A young bipolar outflow from IRAS 15398-3359

TL;DR

This paper investigates the physical and chemical properties of the young bipolar outflow from IRAS 15398-3359, using observations and 3D modeling to understand its structure, dynamics, and evolutionary stage.

Contribution

It provides a detailed 3D radiative transfer model of the outflow, revealing its young age and the distribution of various molecules, which advances understanding of early protostellar outflows.

Findings

Outflow is younger than 1000 years.

N2H+ is suppressed in the central region.

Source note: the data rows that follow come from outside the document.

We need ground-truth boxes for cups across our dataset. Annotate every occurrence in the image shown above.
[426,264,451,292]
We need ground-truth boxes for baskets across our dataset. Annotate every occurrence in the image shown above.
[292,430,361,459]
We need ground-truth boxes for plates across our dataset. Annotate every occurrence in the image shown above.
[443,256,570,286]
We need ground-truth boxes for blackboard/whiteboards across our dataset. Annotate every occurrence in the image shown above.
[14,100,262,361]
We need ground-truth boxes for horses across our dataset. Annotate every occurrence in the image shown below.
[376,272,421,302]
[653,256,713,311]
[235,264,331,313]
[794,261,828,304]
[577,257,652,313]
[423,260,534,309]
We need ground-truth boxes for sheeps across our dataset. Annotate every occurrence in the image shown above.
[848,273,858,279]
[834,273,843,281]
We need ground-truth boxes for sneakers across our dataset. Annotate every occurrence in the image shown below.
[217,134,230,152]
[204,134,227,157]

The outflow has low mass, momentum, and energy.

Abstract

Changing physical conditions in the vicinity of protostars allow for a rich and interesting chemistry to occur. Heating and cooling of the gas allows molecules to be released from and frozen out on dust grains. These changes in physics, traced by chemistry, as well as the kinematical information allows us to distinguish between different scenarios describing the infall of matter and the launching of molecular outflows and jets. We aim at determining the spatial distribution of different species, of different chemical origin. This is to examine the physical processes in play in the observed region. From the kinematical information of the emission lines we aim at determining the nature of the infalling and outflowing gas in the system. We also aim at determining the physical properties of the outflow. Maps from the Sub-Millimeter Array reveal the spatial distribution of the gaseous emission toward IRAS15398-3359. The line radiative transfer code LIME is used to construct a full 3D model of the system taking all relevant components and scales into account. CO, HCO+ and N2H+ are detected and are shown to trace the motions of the outflow. For CO, also the circumstellar envelope and the surrounding cloud have a profound impact on the observed line profiles. N2H+ is detected in the outflow, but is suppressed towards the central region, perhaps due to the competing reaction between CO and H3+ in the densest regions as well as destruction of N2H+ by CO. N2D+ is detected in a ridge south-west from the protostellar condensation. The morphology and kinematics of the CO emission suggests that the source is younger than 1000 years. The mass, momentum, momentum rate, mechanical luminosity, kinetic energy and mass-loss rate are also all estimated to be low. A full 3D radiative transfer model of the system can explain all the kinematical and morphological features in the system.